I’d call it a perfect September morning. The humidity was low and the air felt cool despite temperatures in the 70’s. There were many fewer pedicabs lined up at the Women’s Gate, and many fewer rowboats available for rent. I looked forward to a day in the sun.

Things looked good as I turned toward the fountain. I heard John Boyd’s group, as usual, but no one else seemed to be busking. The closer I approached, however, the more clearly I heard classical guitar music coming from a tape recorder. On the stone bench, on my stage, so to speak, sat a dark-haired man, leaning closely over a puppet about 18” high. The puppet was dressed like a toreador, and the man manipulated its arms to the music. This was a new one. Doesn’t he know amplification is forbidden in the park? Where are the park police when you need them?

I set up on the path, turned my face to the clear blue sky, and sang my songs. After an overlong while, a Hispanic man and his wife put a dollar in my case. I invited them to hula, but they had no idea what I said, so I acted it out. We all had a good laugh as they walked on.

Maggie and her master stopped to chat. Maggie is the scottie who likes to sit at my feet and listen, often at great length. Her master and I praised the day, remembered days past, and contemplated days to come. “In honor of the start of football season,” I said as introduction, and started to play “You’ve Got to Be a Football Hero.” A new tune for me, it was a little ragged, but I got through it. Maggie’s master pulled out a crumpled dollar and tossed it in my case. Altogether, over the years, he’s probably given me 5-6 bucks.

A lady in overalls and a straw hat, hauling a backpack, dropped a dollar as she quickly walked by; she was gone before I could ask her to hula. In fact, there were no hulas at all today.
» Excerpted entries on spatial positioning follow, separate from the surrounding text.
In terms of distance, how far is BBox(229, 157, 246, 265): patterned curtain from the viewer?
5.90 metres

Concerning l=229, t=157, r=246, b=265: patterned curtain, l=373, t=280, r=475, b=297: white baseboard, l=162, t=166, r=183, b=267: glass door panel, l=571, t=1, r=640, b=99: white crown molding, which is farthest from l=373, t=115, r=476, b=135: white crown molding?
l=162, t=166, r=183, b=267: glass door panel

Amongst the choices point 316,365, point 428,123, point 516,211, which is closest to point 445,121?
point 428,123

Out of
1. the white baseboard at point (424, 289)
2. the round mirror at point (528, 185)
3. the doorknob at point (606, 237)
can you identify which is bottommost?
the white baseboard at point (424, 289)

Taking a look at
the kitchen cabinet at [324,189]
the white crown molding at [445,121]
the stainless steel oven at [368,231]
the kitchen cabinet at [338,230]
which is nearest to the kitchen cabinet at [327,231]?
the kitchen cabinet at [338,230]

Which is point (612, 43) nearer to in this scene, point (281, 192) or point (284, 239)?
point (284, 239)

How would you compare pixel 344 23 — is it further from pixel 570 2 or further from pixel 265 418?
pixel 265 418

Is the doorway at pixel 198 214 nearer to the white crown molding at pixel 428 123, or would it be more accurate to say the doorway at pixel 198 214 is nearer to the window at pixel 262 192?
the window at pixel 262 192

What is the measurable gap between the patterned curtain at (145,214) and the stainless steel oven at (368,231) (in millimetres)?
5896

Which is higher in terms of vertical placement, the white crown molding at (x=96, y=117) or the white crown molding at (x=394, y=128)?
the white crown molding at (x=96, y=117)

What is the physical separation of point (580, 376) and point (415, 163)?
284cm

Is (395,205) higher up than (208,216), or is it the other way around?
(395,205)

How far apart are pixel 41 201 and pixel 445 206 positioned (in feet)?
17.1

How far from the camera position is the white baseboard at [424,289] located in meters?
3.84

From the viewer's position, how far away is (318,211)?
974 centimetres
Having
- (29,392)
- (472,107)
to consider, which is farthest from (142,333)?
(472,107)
An old man with a scraggly gray beard laboriously walked by, then came back and leaned against the wire fence nearby. In a baseball cap and dungarees, he seemed to enjoy the music. I saw him smiling at my strategies to get people to hula. He sang along to “Tiptoe through the Tulips.” When a family of Orthodox Jews strolled by, and the father tossed a coin in my case, the old man looked over to see the shiny quarter on top of the singles.

A parks department worker came by pushing a spewing and coughing double-wide power mower. He stopped right in front of me and opened the fence. “I’m just going to do this little piece here,” he told me. I looked at my watch; it was time to go anyway.

As I picked up my $3.25 and stuffed it into my breast pocket, the old man came forward with a dollar. Without a word, he put it in my case and walked away.